Unlike deploying an ASP.NET MVC and/or Web API project, publishing doesn’t automatically start up a browser for you to go try it out. A link to the URL shows up in the Web Publish Activity window, however. If you can’t find it, log into your Azure portal, open up Web Apps, find your new app, and use the link on the overview page. Initially, you get a 404 error. Don’t forget that you have to add /api/person/m to the end of the URL to hit the service.

Unlike deploying an ASP.NET MVC and/or Web API project, publishing doesn’t automatically start up a browser for you to go try it out.

Summary

Well done! You created a Linux app that hits SQL Server and ran it not only in your desktop environment but also in the cloud. You’re now a certified services developer for Docker.

Services are the first things you expect to see built with .NET Core.
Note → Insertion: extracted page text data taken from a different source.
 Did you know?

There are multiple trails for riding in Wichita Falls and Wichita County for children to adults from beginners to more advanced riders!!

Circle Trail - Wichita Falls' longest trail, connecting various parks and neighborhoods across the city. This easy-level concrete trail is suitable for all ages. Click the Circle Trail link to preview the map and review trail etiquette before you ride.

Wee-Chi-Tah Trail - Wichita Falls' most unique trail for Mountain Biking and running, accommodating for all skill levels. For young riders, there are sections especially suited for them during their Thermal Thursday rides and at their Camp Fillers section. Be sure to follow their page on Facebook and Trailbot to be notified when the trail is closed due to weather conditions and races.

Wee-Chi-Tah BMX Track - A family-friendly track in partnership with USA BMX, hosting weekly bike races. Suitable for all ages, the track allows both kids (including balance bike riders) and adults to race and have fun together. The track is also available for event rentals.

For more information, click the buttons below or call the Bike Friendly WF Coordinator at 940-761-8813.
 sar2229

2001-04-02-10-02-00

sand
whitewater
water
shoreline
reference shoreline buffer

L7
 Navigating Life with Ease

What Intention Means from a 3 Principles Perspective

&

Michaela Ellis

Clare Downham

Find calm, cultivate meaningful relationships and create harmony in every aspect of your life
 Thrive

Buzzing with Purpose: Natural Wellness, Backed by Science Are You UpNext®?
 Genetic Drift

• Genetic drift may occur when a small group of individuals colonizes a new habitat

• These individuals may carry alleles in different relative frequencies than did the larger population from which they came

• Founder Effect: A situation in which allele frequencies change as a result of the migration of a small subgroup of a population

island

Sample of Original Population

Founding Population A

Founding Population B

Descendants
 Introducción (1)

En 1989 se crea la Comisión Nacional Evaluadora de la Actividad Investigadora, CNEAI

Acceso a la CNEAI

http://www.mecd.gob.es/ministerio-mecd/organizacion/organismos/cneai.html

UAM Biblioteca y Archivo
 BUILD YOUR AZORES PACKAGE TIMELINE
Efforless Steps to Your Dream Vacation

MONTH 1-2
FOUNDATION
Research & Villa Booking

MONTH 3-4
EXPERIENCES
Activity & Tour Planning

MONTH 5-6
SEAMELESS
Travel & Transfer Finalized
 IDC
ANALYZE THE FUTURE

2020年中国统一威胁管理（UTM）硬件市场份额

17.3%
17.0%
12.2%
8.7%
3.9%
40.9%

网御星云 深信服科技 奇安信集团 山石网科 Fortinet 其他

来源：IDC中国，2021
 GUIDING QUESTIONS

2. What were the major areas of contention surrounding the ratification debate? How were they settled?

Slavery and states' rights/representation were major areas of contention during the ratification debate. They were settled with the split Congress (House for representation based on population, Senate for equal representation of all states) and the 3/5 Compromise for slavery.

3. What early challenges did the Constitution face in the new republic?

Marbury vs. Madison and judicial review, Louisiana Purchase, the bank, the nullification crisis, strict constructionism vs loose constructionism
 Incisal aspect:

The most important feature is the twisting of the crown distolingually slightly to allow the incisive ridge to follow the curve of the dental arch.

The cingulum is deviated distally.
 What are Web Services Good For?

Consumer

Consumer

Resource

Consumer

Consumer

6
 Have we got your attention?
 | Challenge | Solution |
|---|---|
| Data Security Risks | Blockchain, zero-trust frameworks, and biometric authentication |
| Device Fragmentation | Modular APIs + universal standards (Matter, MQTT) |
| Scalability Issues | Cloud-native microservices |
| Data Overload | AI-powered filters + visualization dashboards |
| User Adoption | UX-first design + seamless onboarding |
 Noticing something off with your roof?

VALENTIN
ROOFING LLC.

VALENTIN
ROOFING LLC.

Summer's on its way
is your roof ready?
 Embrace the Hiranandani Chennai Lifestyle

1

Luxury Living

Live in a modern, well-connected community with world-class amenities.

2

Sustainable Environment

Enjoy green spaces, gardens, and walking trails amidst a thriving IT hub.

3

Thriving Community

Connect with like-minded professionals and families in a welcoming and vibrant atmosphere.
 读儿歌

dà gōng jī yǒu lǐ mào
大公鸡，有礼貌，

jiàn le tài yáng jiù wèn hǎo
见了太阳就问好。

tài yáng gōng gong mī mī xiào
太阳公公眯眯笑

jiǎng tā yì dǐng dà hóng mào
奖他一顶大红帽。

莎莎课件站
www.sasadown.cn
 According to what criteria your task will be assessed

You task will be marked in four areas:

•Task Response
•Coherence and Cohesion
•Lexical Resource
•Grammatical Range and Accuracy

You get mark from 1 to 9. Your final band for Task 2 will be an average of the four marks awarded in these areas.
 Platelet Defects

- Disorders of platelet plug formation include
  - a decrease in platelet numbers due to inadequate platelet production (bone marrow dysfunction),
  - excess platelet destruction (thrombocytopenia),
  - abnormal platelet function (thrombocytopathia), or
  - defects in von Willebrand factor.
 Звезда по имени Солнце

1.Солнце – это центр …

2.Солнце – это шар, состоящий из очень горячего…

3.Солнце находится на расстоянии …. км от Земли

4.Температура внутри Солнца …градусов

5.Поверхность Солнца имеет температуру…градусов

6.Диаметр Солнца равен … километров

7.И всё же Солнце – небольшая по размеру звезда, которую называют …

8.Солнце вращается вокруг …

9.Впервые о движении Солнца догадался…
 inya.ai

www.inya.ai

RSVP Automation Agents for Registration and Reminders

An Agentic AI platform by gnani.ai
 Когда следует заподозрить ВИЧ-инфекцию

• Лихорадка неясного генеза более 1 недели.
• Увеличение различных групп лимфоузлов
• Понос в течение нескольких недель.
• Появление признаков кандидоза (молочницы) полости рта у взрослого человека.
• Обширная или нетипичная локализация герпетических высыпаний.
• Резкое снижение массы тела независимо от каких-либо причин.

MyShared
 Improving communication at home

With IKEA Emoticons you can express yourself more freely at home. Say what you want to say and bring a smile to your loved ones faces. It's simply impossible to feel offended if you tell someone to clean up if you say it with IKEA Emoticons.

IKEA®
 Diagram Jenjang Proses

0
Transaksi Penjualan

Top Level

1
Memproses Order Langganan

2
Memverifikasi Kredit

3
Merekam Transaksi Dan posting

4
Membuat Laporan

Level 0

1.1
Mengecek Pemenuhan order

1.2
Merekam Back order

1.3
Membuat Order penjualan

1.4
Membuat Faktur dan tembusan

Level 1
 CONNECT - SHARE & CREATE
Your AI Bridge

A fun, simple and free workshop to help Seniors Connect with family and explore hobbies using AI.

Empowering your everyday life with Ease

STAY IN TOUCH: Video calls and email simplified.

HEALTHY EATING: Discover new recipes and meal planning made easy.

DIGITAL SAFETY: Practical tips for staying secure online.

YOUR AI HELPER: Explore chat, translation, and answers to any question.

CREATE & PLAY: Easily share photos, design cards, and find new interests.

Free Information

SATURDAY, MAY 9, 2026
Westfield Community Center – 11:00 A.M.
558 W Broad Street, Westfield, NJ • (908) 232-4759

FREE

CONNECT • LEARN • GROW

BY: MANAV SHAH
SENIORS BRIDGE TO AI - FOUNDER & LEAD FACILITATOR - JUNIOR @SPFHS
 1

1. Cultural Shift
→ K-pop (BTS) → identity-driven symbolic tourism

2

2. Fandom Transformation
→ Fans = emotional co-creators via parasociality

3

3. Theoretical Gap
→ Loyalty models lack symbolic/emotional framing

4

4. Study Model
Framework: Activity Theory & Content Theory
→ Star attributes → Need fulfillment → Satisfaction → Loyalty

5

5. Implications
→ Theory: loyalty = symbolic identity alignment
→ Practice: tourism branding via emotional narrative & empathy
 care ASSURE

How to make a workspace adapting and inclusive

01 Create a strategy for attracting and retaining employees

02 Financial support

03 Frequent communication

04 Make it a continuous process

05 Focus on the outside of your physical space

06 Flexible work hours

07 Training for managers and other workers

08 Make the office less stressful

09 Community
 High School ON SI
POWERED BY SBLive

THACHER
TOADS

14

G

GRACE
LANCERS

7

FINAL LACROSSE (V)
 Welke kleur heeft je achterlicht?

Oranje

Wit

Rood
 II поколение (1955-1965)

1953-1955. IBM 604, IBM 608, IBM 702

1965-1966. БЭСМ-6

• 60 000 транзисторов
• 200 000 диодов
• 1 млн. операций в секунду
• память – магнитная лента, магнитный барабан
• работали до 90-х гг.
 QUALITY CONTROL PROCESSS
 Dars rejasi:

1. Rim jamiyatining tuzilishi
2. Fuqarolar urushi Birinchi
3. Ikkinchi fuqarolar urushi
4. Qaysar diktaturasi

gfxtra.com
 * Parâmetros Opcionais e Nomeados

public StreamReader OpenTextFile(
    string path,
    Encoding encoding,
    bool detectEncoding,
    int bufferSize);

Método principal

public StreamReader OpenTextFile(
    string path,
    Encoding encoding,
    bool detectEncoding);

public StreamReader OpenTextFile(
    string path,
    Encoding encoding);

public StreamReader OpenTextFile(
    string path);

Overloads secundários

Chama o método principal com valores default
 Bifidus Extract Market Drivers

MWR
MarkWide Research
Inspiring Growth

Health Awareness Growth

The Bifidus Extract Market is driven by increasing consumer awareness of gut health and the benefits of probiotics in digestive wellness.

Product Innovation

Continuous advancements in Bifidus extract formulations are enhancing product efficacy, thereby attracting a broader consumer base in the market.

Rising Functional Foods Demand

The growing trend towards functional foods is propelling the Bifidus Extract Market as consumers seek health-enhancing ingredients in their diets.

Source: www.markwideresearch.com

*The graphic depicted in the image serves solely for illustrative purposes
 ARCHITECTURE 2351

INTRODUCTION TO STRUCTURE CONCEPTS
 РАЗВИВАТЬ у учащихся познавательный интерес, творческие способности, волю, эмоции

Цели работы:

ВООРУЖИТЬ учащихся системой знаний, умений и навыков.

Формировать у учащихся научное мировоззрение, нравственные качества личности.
Even though it’s a brand new product and will grow more powerful with each new version, there’s already enough in this portion of .NET Core to make it worth giving a serious look. Websites and other types of projects are sure to follow, but they’re not as far along as services. Because .NET Core can run on a variety of platforms, it makes sense to take a serious look at Linux. And because Docker now runs on Windows, it makes sense to take a serious look at Docker. These are hot job skills and they’re getting a lot of press for good reason. As I review this before sending it off to my editor, a pop-up just notified me that a new version of Docker has just been released, version 1.13, the one with support for Windows containers is now in RTM. That’s an article for another day. It’s a fast-paced world and moving faster all the time, but it’s not a big stretch for a C# developer to hop on and see what all the fuss is about.